Problem description: Rewrite the records below, changing each instance of "boat wake" to "wave crest" and leaving all other text unchanged.

Records from a collection
-- BEGIN --
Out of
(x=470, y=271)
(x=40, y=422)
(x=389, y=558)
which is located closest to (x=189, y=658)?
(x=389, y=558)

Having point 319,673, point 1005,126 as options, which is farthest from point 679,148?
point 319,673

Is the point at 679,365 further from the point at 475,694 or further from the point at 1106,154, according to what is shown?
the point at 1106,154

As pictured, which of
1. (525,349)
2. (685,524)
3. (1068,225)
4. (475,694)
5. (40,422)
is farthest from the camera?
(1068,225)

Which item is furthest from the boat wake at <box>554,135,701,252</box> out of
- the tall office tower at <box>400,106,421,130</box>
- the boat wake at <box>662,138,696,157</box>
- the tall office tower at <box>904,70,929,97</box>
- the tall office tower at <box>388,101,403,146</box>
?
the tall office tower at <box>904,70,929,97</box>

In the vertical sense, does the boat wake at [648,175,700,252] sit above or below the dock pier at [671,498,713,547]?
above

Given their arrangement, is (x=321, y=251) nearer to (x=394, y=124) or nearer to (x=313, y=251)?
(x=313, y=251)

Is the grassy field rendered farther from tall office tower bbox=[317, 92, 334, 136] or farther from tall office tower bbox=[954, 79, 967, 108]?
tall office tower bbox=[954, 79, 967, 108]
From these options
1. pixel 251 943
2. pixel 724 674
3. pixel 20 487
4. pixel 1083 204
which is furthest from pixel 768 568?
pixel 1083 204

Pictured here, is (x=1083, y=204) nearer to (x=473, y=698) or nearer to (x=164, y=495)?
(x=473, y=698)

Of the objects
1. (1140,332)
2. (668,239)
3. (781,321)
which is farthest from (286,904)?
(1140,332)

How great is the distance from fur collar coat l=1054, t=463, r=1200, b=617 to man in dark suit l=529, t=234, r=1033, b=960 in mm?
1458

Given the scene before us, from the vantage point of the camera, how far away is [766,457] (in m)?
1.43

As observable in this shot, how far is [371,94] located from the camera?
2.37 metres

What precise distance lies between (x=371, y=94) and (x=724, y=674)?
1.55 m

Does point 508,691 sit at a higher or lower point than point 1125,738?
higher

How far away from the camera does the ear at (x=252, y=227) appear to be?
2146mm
-- END --
Full response:
Out of
(x=470, y=271)
(x=40, y=422)
(x=389, y=558)
which is located closest to (x=189, y=658)?
(x=389, y=558)

Having point 319,673, point 1005,126 as options, which is farthest from point 679,148?
point 319,673

Is the point at 679,365 further from the point at 475,694 or further from the point at 1106,154, according to what is shown?
the point at 1106,154

As pictured, which of
1. (525,349)
2. (685,524)
3. (1068,225)
4. (475,694)
5. (40,422)
is farthest from the camera?
(1068,225)

Which item is furthest from the wave crest at <box>554,135,701,252</box> out of
- the tall office tower at <box>400,106,421,130</box>
- the wave crest at <box>662,138,696,157</box>
- the tall office tower at <box>904,70,929,97</box>
- the tall office tower at <box>388,101,403,146</box>
?
the tall office tower at <box>904,70,929,97</box>

In the vertical sense, does the wave crest at [648,175,700,252] sit above or below the dock pier at [671,498,713,547]?
above

Given their arrangement, is (x=321, y=251) nearer to (x=394, y=124) or nearer to (x=313, y=251)?
(x=313, y=251)

Is the grassy field rendered farther from tall office tower bbox=[317, 92, 334, 136] or farther from tall office tower bbox=[954, 79, 967, 108]?
tall office tower bbox=[954, 79, 967, 108]
From these options
1. pixel 251 943
2. pixel 724 674
3. pixel 20 487
4. pixel 1083 204
which is furthest from pixel 768 568?
pixel 1083 204

Pictured here, is (x=1083, y=204) nearer to (x=473, y=698) or nearer to (x=164, y=495)?
(x=473, y=698)

Of the objects
1. (1140,332)
2. (668,239)
3. (781,321)
which is farthest from (286,904)?
(1140,332)

How great is the distance from fur collar coat l=1054, t=463, r=1200, b=617 to man in dark suit l=529, t=234, r=1033, b=960 in mm?
1458

Given the scene before us, from the vantage point of the camera, how far away is [766,457] (in m)?
1.43

As observable in this shot, how far is [371,94] located from the camera?
2.37 metres

What precise distance lies between (x=371, y=94) and (x=724, y=674)?
1.55 m

Does point 508,691 sit at a higher or lower point than point 1125,738?
higher

How far away from the camera does the ear at (x=252, y=227) appear to be?
2146mm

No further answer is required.